Dataset rows
Begin

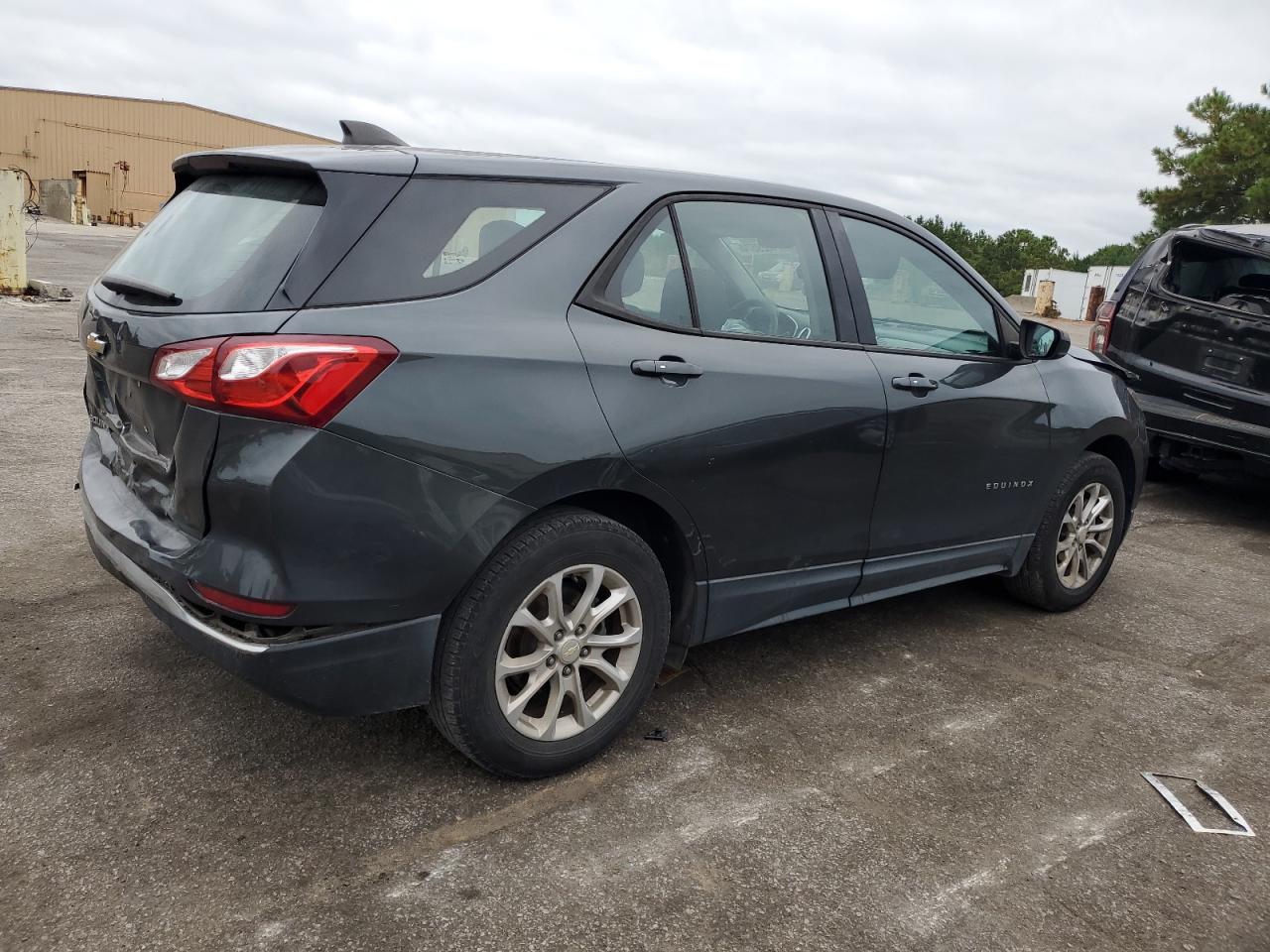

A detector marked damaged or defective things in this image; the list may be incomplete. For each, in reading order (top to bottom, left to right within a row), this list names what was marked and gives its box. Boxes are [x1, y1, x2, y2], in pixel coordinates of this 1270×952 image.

End
Begin

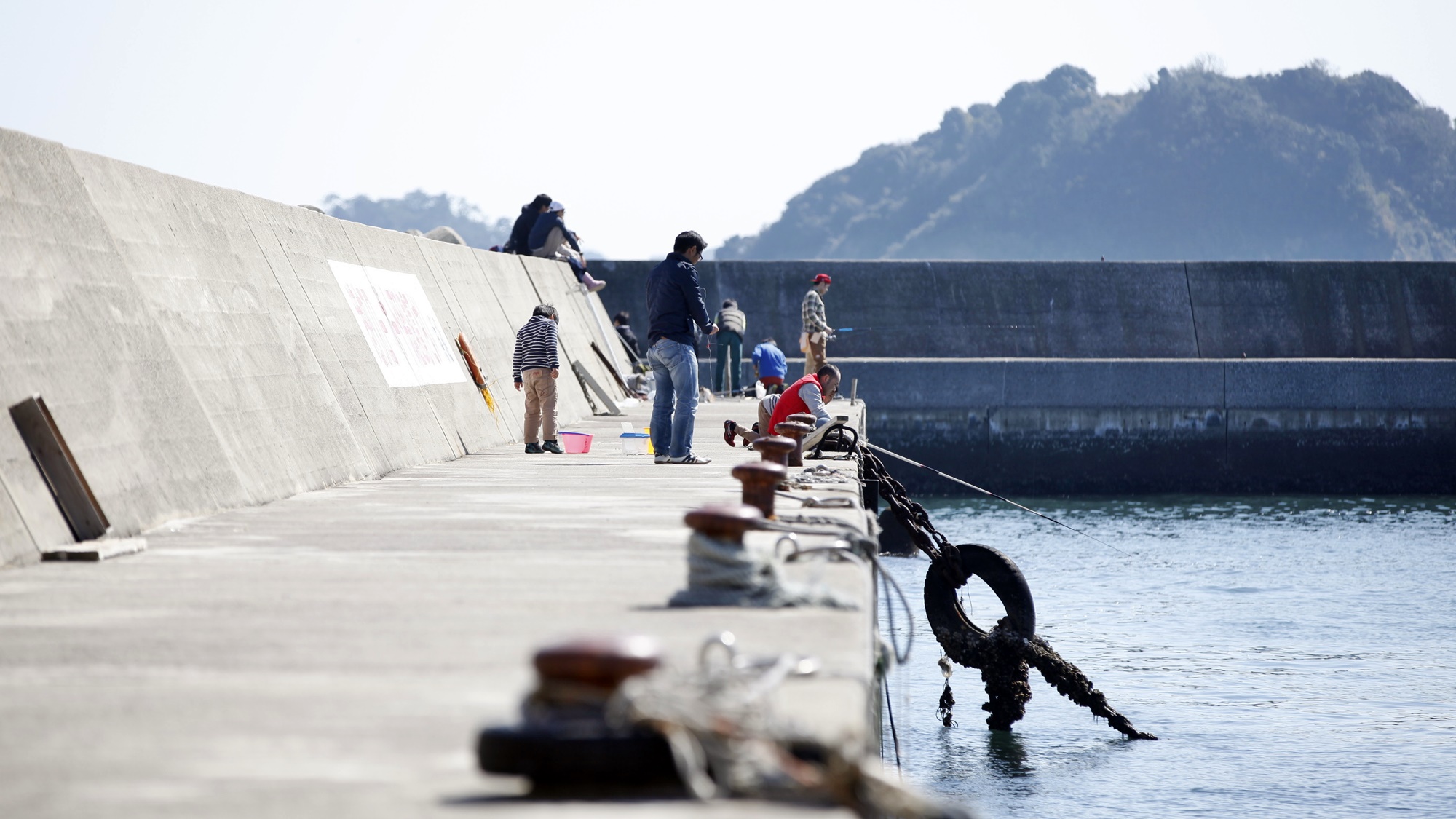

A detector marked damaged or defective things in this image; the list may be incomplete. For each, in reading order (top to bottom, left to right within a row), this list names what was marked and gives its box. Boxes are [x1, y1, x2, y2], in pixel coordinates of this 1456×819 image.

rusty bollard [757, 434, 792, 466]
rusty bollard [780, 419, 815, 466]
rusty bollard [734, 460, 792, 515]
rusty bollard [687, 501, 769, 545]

End

Written exercise
Gather every line in the records above that contains the word "left", treating uppercase and lowercase letters as different, and copy each of those lines.

Problem solution
A detector marked damaged or defective things in this image; the list may be incomplete. For each, in reading order (top to bottom, left to right within a row), this list names what was marked and gives its box. Boxes are [x1, y1, x2, y2], in pixel coordinates of this 1270×952 image.
A detector marked damaged or defective things in this image; the list may be incomplete. For each, in reading order (top to bottom, left to right within a row), this list names what was marked and gives its box. Boxes are [x1, y1, x2, y2], in pixel coordinates of this 1456×819 image.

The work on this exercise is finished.